For many decades, that worked. The problem now is that consumers are showing resistance to buying the product. That creates a different dynamic.
Increasingly, higher prices drive more customers away, raising the overhead to be borne by fewer remaining customers. That is, in microcosm, the whole problem with dwindling customers for every traditional product sold on fixed networks.
There are, every year it seems, fewer customers to carry all of the overhead of the whole business. Sooner or later, unchecked, that becomes a death spiral.
The video subscription business, for most small providers, is nearing such a danger point.
WideOpenWest programming costs for the first quarter were up sequentially by 9.8 percent on a per basic subscriber standpoint, the company said. On a year-over-year basis, programming costs climbed 15.2 percent over the first quarter of 2014 on a per customer basis, for example.
The interesting conundrum shaping up is that, as economics would suggest, buyers respond to price hikes by buying less. So, one might argue, every price hike drives incrementally more subscribers to disconnect.
Up to a point, suppliers will behave rationally by hiking prices, to maintain gross revenue in the face of unit declines. That works so long as key competitors also raise their prices, and so long as viable substitute products do not arise.
The former might well be the case. The latter almost certainly will not be the case.

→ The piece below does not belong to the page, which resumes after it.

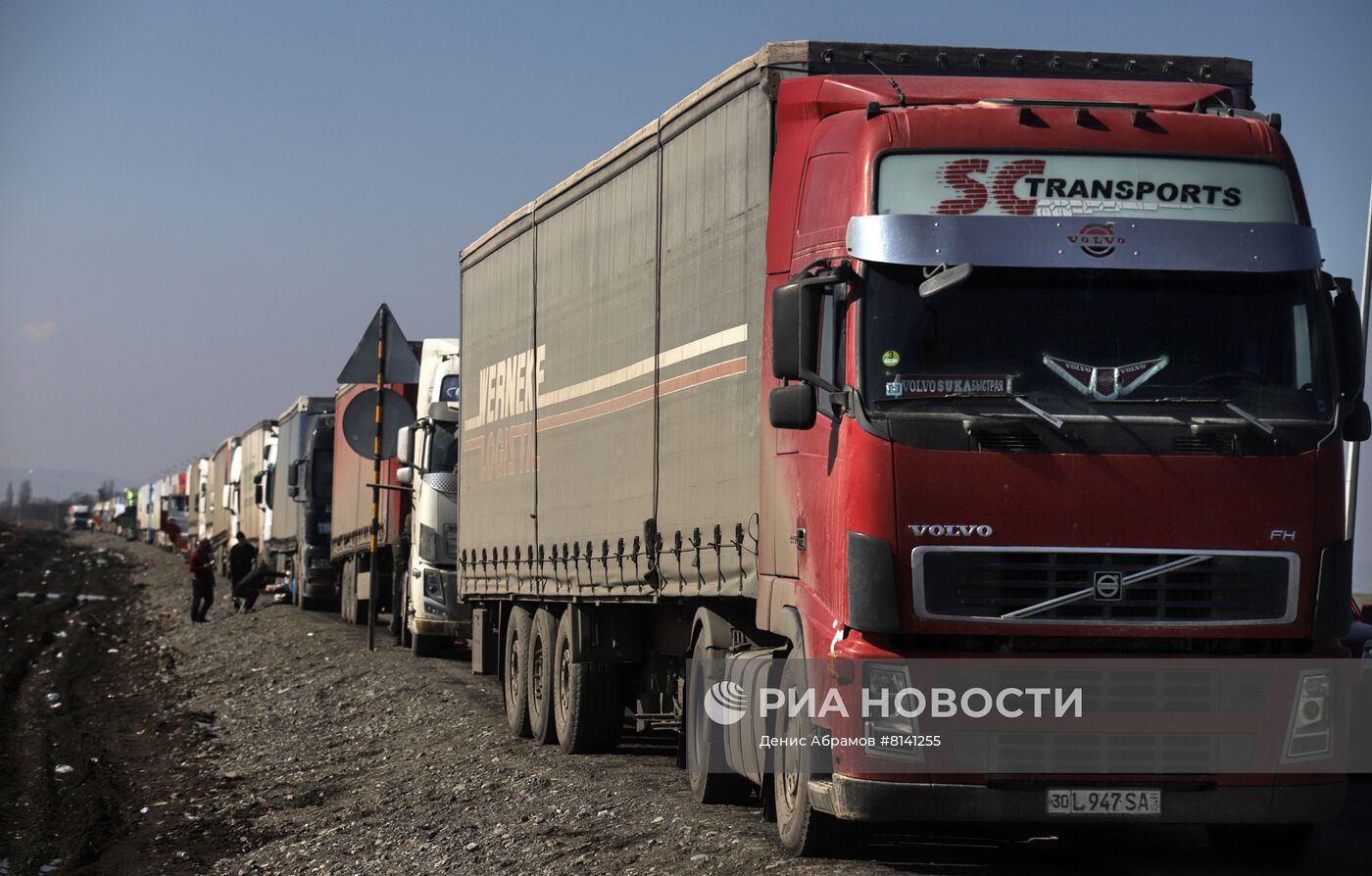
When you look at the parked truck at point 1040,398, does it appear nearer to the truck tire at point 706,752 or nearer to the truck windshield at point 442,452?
the truck tire at point 706,752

The difficulties arguably are highest for small distributors. WideOpenWest, for example, “saw an overall decline in subscribers and RGUs” in the first quarter of 2015.
Total customers were down about 9,900, while total revenue generating units were down about 54,000. Some 28,000 of those losses came from subscription video units.
WideOpenWest video average revenue per user increased 15 percent year over year, for example. Prices up, subscribers down, just shy of covering the increased programming costs.
For most--if not all small linear video providers--profit margin is the issue. That has been true even for the largest telcos, such as Verizon and AT&T. That is one reason--not the only reason--why AT&T acquired DirecTV.
On top of that, most small telcos have a tough time eking out a profit under the best of circumstances.
The point is that the strategy of raising video subscription prices already is becoming counterproductive.